Se Portugal sair do Euro, terá de voltar para uma moeda desvalorizada em relação a este, e as suas dívidas (contraídas em Euros) tornar-se-ão maiores. Como resolver este problema?

 

 

 

1) Não faz qualquer sentido falar em sair da zona euro sem a declaração de default e reestruturação da dívida. Só depois da assunção de bancarrota e de anulação de grande parte da dívida é que se pode voltar para o escudo de forma a ajustar o valor da moeda à nossa produção.

 

2) O default não é uma opção que os políticos portugueses possam evitar, é uma realidade inevitável que nenhum pacote de salvamento irá salvar, ou seja, vai acontecer quer eles queiram quer não. Os historiadores económicos revelam que países com dívidas públicas acima do 60% do PIB nunca ou raramente evitam o default. Nós já vamos perto dos 100% (números oficiais, fora as aldrabices contabilísticas do governo português e da UE). Todos os países da UE que estão na situação portuguesa vão entrar em default, é uma questão de saber quando.

 

3) É preferível assumir o default antes de contrairmos mais dívida do FMI e UE do que depois, visto que o default é inevitável.

 

4) Não sendo o default uma opção de políticos mas uma realidade que está a prazo, não vale a pena lamentarmo-nos do impacto que isso vai ter nos bancos portugueses e estrangeiros, porque esse impacto vai sempre acontecer. É melhor que aconteça antes de se acumular mais dívida e de forma preparada.

 

5) A única forma de voltar ao crescimento económico é deixar de ter uma moeda (o euro) que nos incentiva apenas a importar e a não produzir. A manutenção do euro só seria possível colocando todo o Portugal em "Welfare", sem produzir e vivendo da redistribuição de riqueza da União Europeia. Mas isso é socialismo, e tal como a Margaret Thatcher disse: "o problema do socialismo é que um dia acaba-se o dinheiro dos outros". E um dia acaba-se o dinheiro Alemão.

 

6) É verdade que os Alemães beneficiam grandemente de uma moeda (o euro) que está subvalorizada em relação à sua capacidade produtiva. Assim podem exportar para todos os países da zona euro e acumularem capital. Mas por outro lado são vítimas de expropriação por 2 vias: 1) Por via do Banco Central Europeu que tem taxas de juro expansionistas. Gera assim inflação que mantém os salários reais na Alemanha comparativamente baixos. Por outro lado, como não importam, os preços dos produtos internos sobem também.
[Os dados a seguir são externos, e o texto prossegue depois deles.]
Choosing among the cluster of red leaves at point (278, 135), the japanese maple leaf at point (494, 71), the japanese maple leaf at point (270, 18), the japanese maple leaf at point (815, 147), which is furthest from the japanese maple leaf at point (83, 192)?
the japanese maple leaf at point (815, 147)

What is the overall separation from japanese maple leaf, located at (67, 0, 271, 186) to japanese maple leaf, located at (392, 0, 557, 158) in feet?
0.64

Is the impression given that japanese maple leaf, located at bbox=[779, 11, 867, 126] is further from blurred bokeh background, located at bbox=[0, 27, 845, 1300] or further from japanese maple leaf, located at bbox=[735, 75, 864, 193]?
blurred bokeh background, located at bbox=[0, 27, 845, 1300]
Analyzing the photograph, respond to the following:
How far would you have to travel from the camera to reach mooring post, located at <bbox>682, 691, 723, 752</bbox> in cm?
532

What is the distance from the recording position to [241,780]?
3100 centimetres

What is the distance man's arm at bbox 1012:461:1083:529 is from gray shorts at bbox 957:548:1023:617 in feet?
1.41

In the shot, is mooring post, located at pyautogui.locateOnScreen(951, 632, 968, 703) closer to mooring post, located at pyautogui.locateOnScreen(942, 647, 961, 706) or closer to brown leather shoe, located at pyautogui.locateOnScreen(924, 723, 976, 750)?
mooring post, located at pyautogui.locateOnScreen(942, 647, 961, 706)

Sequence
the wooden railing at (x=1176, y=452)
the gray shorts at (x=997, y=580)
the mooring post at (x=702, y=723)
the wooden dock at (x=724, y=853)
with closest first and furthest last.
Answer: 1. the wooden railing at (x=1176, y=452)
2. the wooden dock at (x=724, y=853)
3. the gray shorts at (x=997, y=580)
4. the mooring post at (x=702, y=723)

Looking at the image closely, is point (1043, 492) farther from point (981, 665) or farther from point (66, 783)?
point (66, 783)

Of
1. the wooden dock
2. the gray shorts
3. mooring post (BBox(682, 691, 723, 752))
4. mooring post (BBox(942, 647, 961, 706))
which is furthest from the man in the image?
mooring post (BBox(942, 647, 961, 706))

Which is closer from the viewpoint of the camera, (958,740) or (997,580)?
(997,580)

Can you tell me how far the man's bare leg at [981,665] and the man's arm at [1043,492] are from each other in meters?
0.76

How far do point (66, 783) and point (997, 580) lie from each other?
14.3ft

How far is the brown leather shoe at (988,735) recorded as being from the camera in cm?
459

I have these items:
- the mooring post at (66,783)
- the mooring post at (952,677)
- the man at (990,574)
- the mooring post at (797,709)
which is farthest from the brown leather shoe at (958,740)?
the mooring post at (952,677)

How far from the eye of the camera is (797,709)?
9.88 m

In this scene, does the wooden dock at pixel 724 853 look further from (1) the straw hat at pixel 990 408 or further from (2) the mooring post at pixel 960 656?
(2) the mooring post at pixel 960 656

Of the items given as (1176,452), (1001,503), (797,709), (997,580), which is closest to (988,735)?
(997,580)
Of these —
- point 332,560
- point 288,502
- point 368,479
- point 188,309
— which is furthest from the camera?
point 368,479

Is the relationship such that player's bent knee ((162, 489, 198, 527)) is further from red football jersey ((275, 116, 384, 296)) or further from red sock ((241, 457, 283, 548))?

Por isso os economistas revelam que os salários na Alemanha estão artificialmente baixos e os preços dos produtos artificialmente altos, o que lhes diminui a qualidade de vida. 2) O capital que acumulam é expropriado por via da redistribuição de riqueza através da UE. Para manter este sistema perverso onde os Alemães produzem e os PIIGS consomem, boa parte do capital acumulado proveniente das exportações serve para salvar os países endividados, improdutivos e com uma estrutura produtiva destruída devido aos incentivos deste eurosistema.

 

7) Em última instância, se os Alemães usarem continuamente o seu dinheiro para pagar os défices de todos os países, eles próprios vão entrar em bancarrota, deixam de ter acesso aos mercados e acaba-se o eurosocialismo.